[Scene question material]
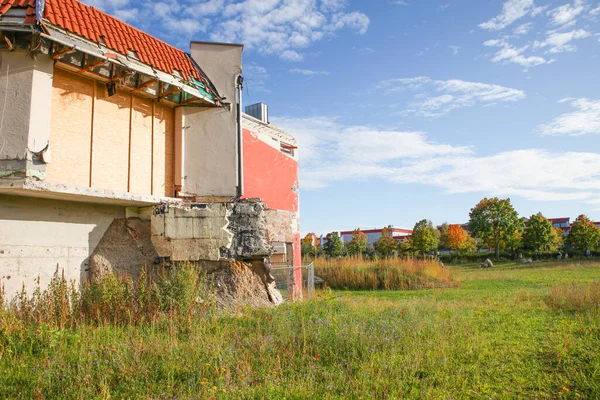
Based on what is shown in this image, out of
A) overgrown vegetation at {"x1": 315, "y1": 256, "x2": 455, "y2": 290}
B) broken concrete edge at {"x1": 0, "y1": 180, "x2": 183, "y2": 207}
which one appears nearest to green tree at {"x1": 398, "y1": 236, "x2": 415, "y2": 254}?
overgrown vegetation at {"x1": 315, "y1": 256, "x2": 455, "y2": 290}

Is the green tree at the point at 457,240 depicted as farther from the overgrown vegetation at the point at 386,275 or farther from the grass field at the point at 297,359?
the grass field at the point at 297,359

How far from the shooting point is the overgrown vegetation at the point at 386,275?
19.9 metres

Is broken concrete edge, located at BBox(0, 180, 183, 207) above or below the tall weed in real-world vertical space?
above

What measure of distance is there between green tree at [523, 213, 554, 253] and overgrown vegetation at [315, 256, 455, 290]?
91.4ft

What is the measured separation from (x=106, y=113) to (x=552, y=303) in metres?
10.5

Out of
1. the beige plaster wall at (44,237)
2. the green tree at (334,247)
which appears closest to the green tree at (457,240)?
the green tree at (334,247)

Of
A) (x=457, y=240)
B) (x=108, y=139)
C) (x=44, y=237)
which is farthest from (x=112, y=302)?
Answer: (x=457, y=240)

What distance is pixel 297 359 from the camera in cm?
531

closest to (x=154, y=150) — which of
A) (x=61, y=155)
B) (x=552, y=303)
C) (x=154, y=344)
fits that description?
(x=61, y=155)

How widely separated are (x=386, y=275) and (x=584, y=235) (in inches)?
1245

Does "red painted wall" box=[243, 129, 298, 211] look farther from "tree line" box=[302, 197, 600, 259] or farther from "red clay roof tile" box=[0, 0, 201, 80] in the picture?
"tree line" box=[302, 197, 600, 259]

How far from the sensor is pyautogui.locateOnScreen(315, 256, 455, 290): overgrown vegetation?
19859mm

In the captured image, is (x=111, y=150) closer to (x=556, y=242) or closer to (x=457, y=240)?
(x=457, y=240)

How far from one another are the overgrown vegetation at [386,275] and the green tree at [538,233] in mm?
27865
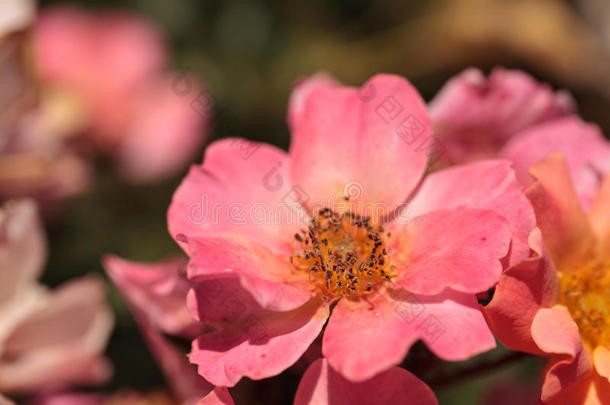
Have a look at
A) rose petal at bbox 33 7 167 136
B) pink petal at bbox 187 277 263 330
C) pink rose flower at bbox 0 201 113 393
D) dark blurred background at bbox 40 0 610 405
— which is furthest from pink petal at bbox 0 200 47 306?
rose petal at bbox 33 7 167 136

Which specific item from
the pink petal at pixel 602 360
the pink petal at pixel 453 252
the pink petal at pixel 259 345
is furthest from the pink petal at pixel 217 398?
the pink petal at pixel 602 360

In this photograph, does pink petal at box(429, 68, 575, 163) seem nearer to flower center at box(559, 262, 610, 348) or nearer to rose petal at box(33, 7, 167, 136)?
flower center at box(559, 262, 610, 348)

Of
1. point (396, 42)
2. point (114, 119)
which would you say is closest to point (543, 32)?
point (396, 42)

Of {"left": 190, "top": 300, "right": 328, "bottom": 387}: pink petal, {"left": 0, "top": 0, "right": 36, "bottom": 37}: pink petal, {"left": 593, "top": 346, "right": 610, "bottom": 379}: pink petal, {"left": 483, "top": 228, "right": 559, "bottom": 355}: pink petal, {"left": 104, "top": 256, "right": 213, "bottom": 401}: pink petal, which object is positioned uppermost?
{"left": 0, "top": 0, "right": 36, "bottom": 37}: pink petal

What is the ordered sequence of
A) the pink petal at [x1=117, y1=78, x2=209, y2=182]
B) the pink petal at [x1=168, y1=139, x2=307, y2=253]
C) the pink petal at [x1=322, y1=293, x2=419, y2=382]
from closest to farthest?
the pink petal at [x1=322, y1=293, x2=419, y2=382]
the pink petal at [x1=168, y1=139, x2=307, y2=253]
the pink petal at [x1=117, y1=78, x2=209, y2=182]

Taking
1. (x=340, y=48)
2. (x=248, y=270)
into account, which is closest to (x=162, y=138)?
(x=340, y=48)

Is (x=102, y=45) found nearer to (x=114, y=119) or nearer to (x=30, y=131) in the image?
(x=114, y=119)

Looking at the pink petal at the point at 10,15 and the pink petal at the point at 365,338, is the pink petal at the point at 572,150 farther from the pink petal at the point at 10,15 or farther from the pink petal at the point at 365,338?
the pink petal at the point at 10,15

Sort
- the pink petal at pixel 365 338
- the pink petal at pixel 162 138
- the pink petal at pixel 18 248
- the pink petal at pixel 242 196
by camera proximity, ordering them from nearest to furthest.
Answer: the pink petal at pixel 365 338, the pink petal at pixel 242 196, the pink petal at pixel 18 248, the pink petal at pixel 162 138
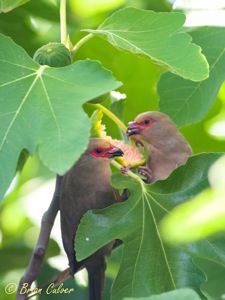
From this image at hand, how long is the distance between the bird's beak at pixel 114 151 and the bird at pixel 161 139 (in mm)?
252

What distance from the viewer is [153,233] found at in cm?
245

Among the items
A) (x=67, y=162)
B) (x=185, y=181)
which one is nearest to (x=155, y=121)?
(x=185, y=181)

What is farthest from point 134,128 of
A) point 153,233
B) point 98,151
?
point 153,233

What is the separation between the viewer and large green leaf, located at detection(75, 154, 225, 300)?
7.93 feet

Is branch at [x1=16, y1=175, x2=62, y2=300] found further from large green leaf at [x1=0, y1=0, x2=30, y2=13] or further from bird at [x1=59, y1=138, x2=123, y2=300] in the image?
large green leaf at [x1=0, y1=0, x2=30, y2=13]

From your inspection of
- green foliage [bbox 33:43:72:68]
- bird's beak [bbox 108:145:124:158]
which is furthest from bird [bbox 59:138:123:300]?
green foliage [bbox 33:43:72:68]

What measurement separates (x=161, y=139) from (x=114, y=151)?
0.60 meters

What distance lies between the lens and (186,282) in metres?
2.44

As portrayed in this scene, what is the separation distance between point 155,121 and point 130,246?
102 cm

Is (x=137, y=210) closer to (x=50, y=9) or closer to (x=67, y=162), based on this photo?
(x=67, y=162)

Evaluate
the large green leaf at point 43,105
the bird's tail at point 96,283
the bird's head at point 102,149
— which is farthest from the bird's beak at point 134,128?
the large green leaf at point 43,105

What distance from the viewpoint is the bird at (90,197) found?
2840 millimetres

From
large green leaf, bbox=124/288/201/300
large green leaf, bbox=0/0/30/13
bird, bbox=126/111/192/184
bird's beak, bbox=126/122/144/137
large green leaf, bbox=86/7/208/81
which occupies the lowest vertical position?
bird, bbox=126/111/192/184

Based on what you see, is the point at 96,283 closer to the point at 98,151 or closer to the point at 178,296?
the point at 98,151
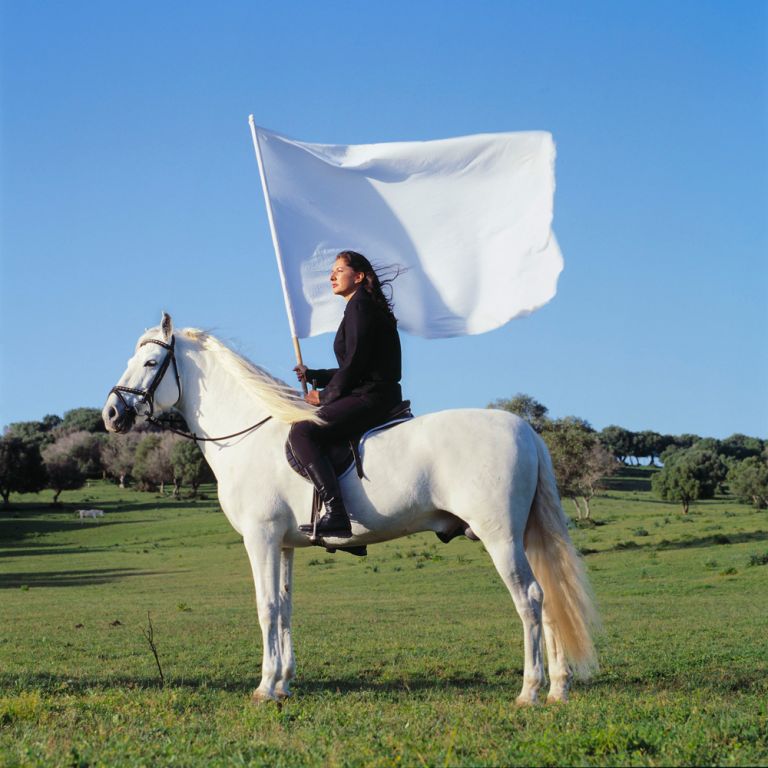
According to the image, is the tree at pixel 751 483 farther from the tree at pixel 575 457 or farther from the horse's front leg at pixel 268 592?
the horse's front leg at pixel 268 592

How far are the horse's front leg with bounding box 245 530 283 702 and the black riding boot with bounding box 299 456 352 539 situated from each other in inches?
24.4

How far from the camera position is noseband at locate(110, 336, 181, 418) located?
10062 millimetres

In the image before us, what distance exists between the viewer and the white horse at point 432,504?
8.75m

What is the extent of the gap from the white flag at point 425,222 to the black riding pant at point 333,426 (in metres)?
1.47

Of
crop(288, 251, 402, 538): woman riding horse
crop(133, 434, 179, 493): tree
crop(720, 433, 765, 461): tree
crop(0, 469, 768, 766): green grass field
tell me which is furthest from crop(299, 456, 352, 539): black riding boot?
crop(720, 433, 765, 461): tree

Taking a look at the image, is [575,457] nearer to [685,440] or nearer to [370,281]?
[370,281]

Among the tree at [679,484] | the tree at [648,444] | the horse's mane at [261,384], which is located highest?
the horse's mane at [261,384]

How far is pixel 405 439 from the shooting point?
9.11 meters

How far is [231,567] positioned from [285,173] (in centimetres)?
3515

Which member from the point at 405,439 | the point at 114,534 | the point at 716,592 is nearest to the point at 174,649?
the point at 405,439

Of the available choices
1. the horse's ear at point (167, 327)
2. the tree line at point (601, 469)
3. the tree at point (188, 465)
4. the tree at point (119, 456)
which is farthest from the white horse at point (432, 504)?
the tree at point (119, 456)

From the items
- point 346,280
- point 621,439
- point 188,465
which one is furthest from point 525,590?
point 621,439

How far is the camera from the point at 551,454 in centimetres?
5500

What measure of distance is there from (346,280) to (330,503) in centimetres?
224
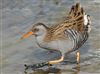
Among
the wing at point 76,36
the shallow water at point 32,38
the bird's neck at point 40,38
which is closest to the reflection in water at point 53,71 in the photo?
the shallow water at point 32,38

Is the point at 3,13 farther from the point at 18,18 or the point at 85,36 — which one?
the point at 85,36

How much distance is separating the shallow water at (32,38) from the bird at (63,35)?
1.22 feet

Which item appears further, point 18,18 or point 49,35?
point 18,18

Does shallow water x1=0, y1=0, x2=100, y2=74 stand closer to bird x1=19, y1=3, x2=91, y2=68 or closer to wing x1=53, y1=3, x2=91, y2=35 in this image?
bird x1=19, y1=3, x2=91, y2=68

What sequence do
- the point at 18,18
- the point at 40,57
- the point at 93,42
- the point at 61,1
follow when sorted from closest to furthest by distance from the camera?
1. the point at 40,57
2. the point at 93,42
3. the point at 18,18
4. the point at 61,1

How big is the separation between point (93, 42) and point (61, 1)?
367 cm

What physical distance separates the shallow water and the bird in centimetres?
37

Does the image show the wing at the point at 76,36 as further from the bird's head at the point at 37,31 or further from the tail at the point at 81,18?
the bird's head at the point at 37,31

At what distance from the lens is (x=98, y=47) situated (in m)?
8.53

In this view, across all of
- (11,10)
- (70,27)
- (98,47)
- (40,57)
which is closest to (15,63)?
(40,57)

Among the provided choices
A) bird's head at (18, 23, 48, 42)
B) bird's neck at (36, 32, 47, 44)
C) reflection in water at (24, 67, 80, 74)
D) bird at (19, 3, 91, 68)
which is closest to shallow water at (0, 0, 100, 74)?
reflection in water at (24, 67, 80, 74)

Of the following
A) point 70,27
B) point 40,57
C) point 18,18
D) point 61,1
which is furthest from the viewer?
point 61,1

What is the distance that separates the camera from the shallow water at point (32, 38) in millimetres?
7660

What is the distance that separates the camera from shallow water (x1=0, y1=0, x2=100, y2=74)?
7.66 metres
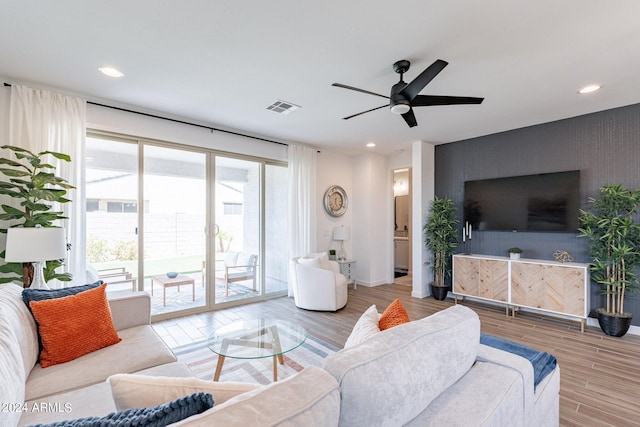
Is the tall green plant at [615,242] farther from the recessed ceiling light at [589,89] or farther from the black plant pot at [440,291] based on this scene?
the black plant pot at [440,291]

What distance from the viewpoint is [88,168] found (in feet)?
10.7

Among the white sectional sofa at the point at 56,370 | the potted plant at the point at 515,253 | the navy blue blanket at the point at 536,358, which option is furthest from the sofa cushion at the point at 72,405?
the potted plant at the point at 515,253

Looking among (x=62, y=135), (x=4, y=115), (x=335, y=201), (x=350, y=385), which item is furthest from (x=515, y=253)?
(x=4, y=115)

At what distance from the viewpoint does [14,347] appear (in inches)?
52.5

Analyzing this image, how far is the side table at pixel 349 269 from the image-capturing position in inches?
206

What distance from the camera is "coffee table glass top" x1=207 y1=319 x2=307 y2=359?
2035mm

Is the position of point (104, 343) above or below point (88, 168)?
below

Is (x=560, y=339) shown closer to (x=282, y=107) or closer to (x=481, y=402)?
(x=481, y=402)

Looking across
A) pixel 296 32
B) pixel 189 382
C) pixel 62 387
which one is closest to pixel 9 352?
pixel 62 387

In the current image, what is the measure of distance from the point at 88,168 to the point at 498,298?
5313 millimetres

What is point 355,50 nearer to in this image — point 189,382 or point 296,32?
point 296,32

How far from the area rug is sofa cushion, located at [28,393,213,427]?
167 centimetres

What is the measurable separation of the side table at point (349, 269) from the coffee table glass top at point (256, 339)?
2.72 meters

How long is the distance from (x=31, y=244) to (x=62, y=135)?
1.42 metres
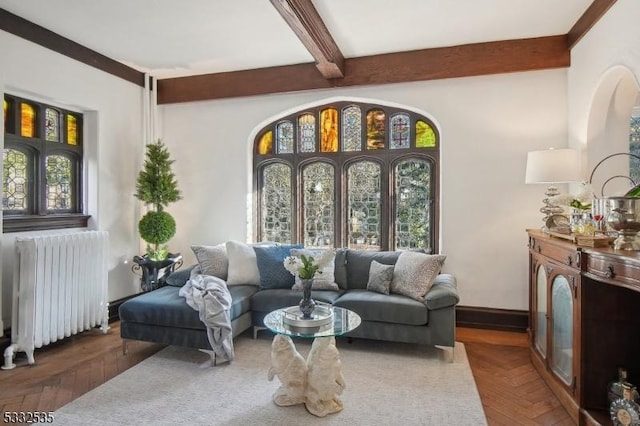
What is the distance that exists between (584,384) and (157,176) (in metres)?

TASK BRIEF — Copy out the lines above, starting with the line that contains "Analyzing this image, how" and continuing through the end of the material, including both of those ends. Leave out any pictures.

RESULT BELOW —
Analyzing this image, how far is the side table at pixel 349 269 from the image-capturing position in inches?
206

What distance from the camera is "coffee table glass top" x1=207 y1=319 x2=307 y2=359?
2035mm

Is the position of point (104, 343) above or below point (88, 168)?
below

Is (x=560, y=339) shown closer to (x=282, y=107) or closer to (x=481, y=402)?
(x=481, y=402)

Looking across
A) pixel 296 32
B) pixel 189 382
C) pixel 62 387
which one is closest to pixel 9 352?
pixel 62 387

In the current image, what is the measure of distance from the point at 88,168 to the point at 498,298?
5313 millimetres

What is point 355,50 nearer to in this image — point 189,382 or point 296,32?
point 296,32

How far from the area rug is sofa cushion, located at [28,393,213,427]?
167 centimetres

What is the measurable separation of the side table at point (349, 269) from the coffee table glass top at point (256, 339)?
2.72 meters

How long is the distance from (x=31, y=244) to (x=62, y=135)?
1.42 metres
What is the distance that exists between (584,384) and (157,176) (in metres)?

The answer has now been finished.